**TASK REQUIREMENTS:** From the records below, transcribe only the lines running from the one with "common name: bird" through the one with "Vietnam;Lao, site loc_0289, 2019-06-18". Keep both of those end lines.

**RECORDS TO USE:**
▬▬▬▬▬▬
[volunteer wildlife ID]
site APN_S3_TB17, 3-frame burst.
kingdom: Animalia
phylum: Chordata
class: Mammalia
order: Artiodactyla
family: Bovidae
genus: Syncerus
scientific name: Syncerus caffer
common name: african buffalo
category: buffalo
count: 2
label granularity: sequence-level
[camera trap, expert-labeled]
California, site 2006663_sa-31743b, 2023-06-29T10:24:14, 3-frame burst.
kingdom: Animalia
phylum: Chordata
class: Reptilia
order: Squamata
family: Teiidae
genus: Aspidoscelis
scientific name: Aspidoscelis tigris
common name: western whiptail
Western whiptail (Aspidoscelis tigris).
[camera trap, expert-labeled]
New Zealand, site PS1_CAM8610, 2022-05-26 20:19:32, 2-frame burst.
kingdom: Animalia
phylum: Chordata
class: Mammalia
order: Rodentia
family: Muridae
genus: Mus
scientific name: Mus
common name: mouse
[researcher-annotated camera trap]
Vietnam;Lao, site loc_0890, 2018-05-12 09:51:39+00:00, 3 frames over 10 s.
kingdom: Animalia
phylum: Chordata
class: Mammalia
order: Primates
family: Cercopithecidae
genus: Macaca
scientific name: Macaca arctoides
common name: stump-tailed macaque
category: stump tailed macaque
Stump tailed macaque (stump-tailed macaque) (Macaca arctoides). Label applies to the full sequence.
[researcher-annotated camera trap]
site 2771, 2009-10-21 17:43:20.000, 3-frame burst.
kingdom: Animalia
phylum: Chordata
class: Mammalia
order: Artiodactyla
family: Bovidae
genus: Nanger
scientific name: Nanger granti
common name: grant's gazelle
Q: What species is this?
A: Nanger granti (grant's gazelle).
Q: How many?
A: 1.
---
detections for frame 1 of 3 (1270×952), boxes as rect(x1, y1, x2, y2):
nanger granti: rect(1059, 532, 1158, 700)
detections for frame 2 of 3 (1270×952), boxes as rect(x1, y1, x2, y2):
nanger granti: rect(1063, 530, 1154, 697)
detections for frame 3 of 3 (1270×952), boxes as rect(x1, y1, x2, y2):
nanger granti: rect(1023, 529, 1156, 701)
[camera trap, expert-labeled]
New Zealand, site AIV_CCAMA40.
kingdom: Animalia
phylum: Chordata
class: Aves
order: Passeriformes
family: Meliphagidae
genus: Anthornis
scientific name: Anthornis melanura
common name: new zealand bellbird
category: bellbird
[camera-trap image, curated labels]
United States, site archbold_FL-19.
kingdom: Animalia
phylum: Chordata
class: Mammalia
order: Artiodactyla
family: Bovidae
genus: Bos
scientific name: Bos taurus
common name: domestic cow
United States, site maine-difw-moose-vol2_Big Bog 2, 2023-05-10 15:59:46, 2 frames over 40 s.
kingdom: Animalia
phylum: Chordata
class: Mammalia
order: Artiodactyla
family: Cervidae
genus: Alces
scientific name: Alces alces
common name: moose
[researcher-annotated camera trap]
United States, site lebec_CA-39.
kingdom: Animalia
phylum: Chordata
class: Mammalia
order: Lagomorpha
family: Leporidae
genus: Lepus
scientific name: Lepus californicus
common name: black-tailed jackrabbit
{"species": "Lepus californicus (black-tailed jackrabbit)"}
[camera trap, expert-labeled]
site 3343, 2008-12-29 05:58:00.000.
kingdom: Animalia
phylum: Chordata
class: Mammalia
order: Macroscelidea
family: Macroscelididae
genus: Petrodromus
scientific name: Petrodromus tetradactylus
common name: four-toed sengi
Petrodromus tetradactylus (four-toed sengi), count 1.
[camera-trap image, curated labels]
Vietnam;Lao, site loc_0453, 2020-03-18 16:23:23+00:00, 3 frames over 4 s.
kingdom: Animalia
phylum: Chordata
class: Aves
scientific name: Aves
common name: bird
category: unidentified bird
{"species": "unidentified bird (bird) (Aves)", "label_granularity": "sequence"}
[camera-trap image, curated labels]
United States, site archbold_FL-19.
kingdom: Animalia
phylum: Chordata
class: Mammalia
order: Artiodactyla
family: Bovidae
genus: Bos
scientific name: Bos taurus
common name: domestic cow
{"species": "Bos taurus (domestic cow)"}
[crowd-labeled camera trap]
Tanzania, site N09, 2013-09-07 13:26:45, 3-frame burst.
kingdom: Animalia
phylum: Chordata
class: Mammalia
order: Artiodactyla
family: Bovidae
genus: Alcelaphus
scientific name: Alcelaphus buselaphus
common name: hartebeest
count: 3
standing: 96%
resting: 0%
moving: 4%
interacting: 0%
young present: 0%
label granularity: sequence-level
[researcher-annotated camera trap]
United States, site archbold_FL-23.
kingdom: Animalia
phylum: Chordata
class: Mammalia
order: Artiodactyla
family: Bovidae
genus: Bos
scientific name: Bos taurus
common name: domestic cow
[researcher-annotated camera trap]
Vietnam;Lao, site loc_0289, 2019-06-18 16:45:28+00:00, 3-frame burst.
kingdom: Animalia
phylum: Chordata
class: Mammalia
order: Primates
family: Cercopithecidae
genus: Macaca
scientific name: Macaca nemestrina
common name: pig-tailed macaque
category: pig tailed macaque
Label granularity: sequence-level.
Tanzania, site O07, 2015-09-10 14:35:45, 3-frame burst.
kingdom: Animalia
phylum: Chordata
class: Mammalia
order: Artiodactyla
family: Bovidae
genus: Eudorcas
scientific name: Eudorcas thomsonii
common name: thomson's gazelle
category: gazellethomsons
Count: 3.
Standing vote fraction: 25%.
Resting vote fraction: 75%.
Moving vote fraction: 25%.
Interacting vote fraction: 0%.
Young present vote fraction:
▬▬▬▬▬▬
**ANSWER FOR THE TASK:**
common name: bird
category: unidentified bird
{"species": "unidentified bird (bird) (Aves)", "label_granularity": "sequence"}
[camera-trap image, curated labels]
United States, site archbold_FL-19.
kingdom: Animalia
phylum: Chordata
class: Mammalia
order: Artiodactyla
family: Bovidae
genus: Bos
scientific name: Bos taurus
common name: domestic cow
{"species": "Bos taurus (domestic cow)"}
[crowd-labeled camera trap]
Tanzania, site N09, 2013-09-07 13:26:45, 3-frame burst.
kingdom: Animalia
phylum: Chordata
class: Mammalia
order: Artiodactyla
family: Bovidae
genus: Alcelaphus
scientific name: Alcelaphus buselaphus
common name: hartebeest
count: 3
standing: 96%
resting: 0%
moving: 4%
interacting: 0%
young present: 0%
label granularity: sequence-level
[researcher-annotated camera trap]
United States, site archbold_FL-23.
kingdom: Animalia
phylum: Chordata
class: Mammalia
order: Artiodactyla
family: Bovidae
genus: Bos
scientific name: Bos taurus
common name: domestic cow
[researcher-annotated camera trap]
Vietnam;Lao, site loc_0289, 2019-06-18 16:45:28+00:00, 3-frame burst.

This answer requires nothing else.